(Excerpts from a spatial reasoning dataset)
* Begin *

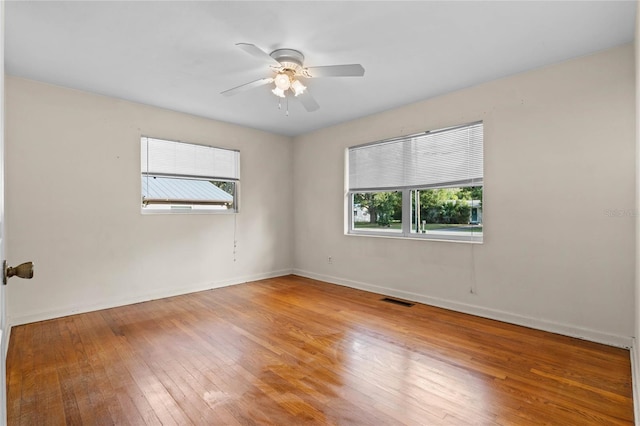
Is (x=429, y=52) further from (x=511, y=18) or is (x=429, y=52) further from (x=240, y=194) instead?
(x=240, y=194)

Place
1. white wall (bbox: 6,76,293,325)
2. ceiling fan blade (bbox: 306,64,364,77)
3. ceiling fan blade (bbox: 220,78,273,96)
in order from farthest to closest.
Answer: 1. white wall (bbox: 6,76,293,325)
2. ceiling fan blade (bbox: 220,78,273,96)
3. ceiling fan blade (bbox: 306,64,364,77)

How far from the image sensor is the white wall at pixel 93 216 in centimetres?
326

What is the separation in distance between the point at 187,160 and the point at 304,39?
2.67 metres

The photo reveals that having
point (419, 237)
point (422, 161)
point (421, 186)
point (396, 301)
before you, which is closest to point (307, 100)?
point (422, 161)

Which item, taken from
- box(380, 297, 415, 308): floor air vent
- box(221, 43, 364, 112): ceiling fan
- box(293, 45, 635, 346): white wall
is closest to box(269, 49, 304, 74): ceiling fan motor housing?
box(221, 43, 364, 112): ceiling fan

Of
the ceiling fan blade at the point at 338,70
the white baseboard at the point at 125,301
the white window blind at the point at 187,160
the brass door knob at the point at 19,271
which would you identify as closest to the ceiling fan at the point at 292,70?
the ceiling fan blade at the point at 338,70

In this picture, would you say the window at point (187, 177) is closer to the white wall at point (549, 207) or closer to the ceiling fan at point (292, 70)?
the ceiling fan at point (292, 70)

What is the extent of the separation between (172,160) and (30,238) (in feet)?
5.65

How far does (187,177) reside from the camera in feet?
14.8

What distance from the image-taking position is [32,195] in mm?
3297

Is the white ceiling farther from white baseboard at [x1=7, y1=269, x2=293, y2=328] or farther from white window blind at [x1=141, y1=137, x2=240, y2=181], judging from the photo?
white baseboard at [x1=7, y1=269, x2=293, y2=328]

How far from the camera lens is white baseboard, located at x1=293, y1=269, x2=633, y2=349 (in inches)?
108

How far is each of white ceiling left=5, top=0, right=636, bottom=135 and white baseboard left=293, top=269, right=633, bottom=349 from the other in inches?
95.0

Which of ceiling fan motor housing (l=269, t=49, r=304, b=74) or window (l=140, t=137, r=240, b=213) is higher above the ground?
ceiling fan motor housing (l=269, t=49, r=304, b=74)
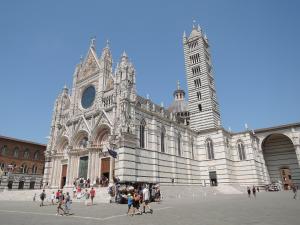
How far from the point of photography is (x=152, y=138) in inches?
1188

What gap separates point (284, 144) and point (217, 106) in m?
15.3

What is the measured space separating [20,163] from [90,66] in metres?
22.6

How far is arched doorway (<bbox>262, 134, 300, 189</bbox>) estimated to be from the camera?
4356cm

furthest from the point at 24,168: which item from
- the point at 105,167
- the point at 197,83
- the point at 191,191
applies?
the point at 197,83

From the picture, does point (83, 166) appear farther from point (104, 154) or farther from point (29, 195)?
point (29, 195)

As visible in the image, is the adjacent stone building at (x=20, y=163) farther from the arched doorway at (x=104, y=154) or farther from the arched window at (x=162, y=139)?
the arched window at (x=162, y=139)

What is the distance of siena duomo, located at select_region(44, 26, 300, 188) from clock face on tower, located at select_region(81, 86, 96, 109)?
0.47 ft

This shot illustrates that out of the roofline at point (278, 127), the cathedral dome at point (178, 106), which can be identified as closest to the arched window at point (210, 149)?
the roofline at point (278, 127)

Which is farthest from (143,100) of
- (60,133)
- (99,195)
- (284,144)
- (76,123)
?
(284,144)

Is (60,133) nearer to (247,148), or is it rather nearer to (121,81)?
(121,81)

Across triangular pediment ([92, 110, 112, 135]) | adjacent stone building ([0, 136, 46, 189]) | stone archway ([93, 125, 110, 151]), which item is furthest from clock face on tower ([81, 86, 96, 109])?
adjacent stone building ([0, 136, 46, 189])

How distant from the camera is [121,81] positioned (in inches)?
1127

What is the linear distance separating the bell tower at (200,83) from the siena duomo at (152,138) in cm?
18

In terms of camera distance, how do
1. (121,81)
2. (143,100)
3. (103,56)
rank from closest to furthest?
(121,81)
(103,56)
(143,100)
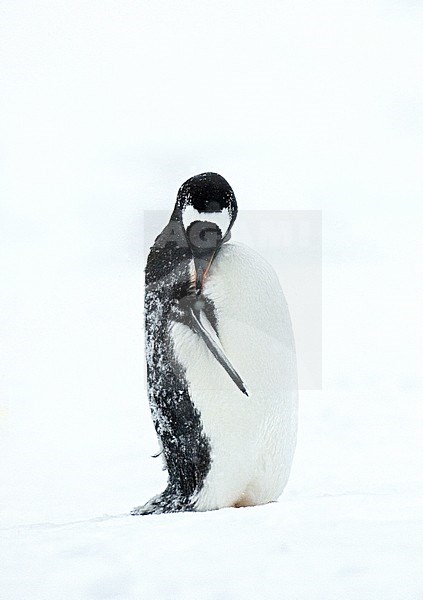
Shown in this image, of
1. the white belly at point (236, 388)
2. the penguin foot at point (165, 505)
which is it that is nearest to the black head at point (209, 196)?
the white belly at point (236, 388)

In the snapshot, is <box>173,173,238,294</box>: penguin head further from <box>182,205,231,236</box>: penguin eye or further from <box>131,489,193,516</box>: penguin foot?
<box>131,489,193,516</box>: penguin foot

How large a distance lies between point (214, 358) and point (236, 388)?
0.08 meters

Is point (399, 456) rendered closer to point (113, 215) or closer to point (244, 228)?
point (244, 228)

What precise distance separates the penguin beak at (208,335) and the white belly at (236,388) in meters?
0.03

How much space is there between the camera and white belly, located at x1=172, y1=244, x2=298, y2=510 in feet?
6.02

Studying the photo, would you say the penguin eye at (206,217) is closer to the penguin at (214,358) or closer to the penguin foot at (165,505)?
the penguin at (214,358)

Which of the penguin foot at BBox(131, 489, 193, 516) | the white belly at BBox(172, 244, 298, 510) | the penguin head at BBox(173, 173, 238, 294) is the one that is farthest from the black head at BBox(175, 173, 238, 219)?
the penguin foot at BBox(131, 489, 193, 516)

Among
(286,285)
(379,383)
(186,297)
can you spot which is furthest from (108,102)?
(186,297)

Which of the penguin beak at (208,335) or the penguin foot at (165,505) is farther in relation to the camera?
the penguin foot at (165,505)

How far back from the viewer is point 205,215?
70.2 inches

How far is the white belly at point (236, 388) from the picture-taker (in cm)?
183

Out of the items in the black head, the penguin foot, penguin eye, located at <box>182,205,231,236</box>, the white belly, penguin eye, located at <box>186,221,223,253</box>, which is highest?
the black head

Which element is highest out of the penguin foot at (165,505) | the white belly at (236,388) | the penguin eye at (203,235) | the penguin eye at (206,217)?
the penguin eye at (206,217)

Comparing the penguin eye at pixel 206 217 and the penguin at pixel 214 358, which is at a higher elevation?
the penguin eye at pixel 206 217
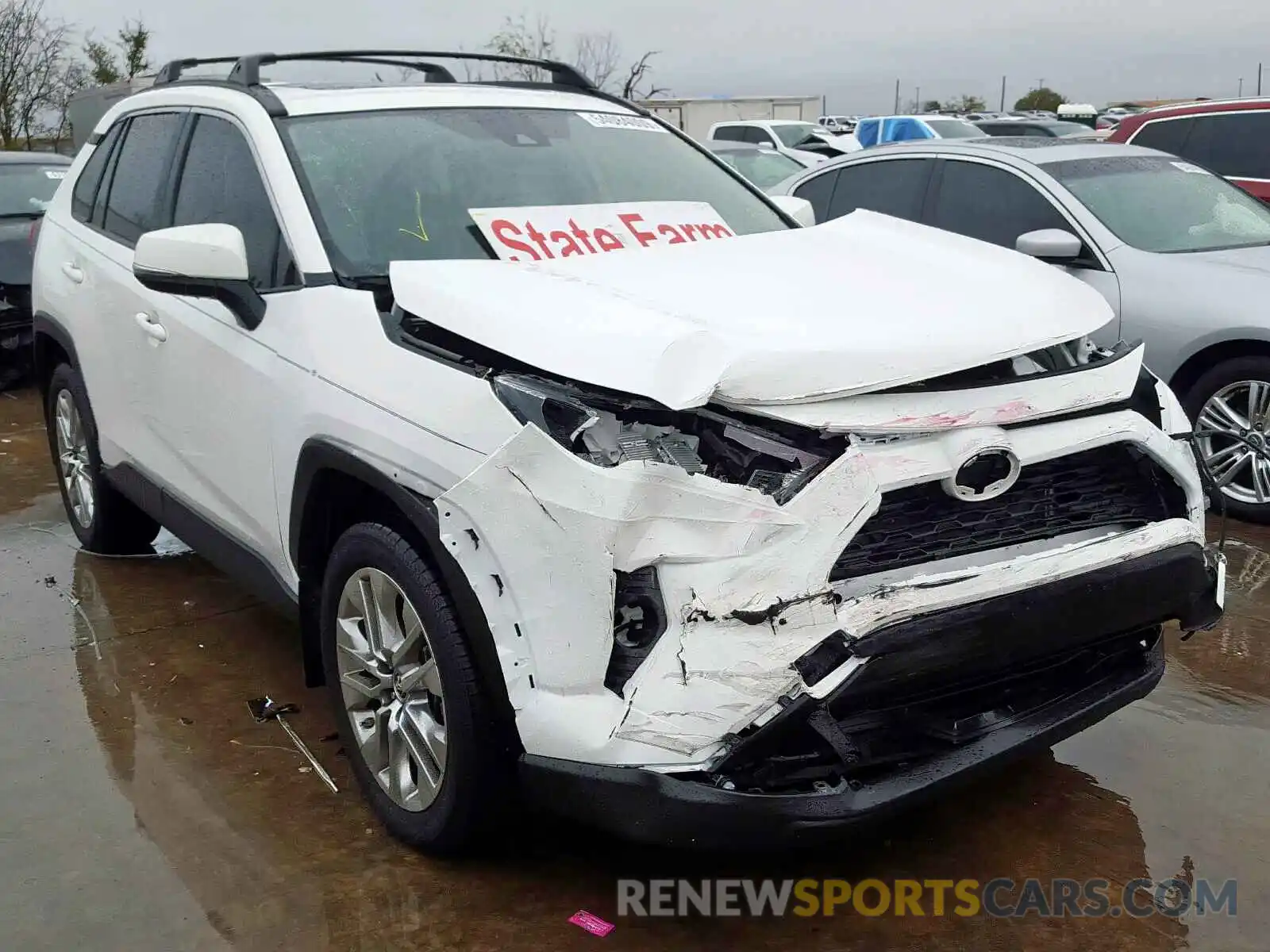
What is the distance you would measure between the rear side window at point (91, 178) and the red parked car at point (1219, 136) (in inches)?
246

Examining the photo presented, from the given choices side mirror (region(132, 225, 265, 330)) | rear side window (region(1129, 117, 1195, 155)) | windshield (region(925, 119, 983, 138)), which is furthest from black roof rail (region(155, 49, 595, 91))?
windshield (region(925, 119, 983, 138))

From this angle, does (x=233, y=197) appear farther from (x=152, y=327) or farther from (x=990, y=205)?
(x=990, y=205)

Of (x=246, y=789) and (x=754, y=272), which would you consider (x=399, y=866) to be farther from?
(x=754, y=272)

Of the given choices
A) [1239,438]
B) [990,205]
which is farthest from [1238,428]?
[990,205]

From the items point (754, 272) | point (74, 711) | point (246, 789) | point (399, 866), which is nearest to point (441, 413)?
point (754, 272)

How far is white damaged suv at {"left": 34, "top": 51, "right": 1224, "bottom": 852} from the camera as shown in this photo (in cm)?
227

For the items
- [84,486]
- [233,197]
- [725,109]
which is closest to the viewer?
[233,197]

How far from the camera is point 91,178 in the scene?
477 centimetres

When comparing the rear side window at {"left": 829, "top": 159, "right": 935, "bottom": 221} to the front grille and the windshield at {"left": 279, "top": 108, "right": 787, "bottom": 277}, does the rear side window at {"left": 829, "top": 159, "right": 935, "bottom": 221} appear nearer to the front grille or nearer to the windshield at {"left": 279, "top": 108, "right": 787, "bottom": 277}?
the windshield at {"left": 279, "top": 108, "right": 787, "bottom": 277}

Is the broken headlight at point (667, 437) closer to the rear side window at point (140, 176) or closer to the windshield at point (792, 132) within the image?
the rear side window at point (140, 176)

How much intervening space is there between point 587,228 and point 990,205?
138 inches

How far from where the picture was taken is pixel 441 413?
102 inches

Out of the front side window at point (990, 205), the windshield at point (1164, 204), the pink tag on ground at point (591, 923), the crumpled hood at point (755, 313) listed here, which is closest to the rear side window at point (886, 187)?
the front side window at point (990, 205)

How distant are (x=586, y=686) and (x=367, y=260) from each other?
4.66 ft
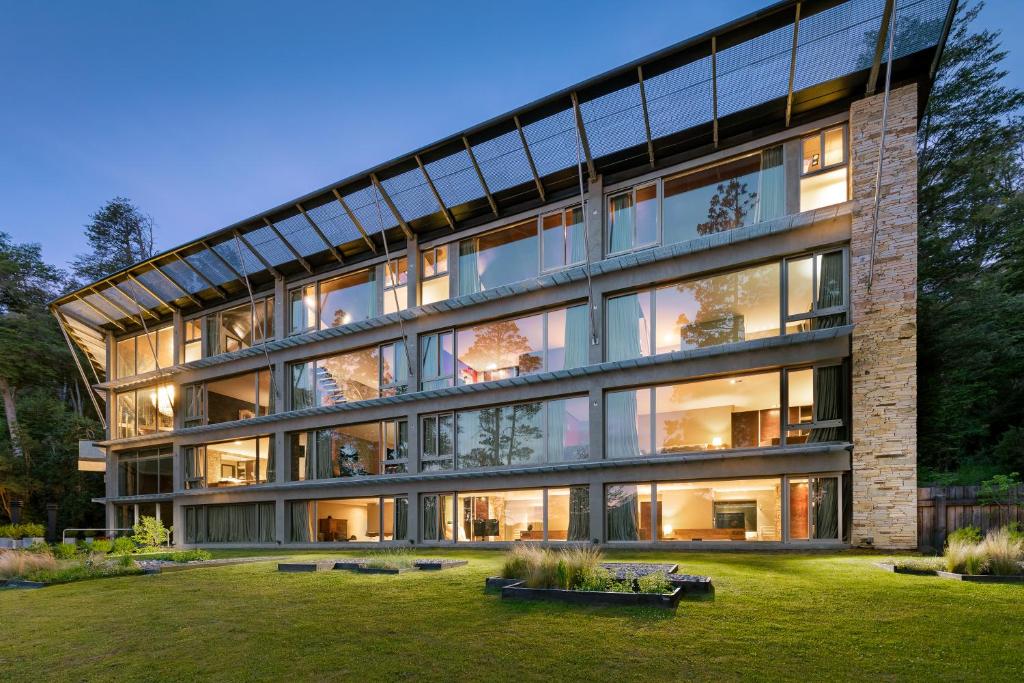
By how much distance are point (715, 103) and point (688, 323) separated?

* End *

▶ _Job_: Please return word for word the part of the material that opens with the line containing "How much intervening" and runs through the end of the material, including both ends. Leave the pictures out of your answer.

▶ _Reply_:
How much intervening space is there between point 587,228 and point 990,205?
138 inches

How far from where the picture was taken is pixel 441 413?
102 inches

Out of the front side window at point (990, 205), the windshield at point (1164, 204), the pink tag on ground at point (591, 923), the crumpled hood at point (755, 313) listed here, which is closest to the rear side window at point (886, 187)?
the front side window at point (990, 205)

How distant are (x=586, y=686) and (x=367, y=260) from each other?
4.66 ft
By how much distance are point (715, 103) and point (688, 323) separated?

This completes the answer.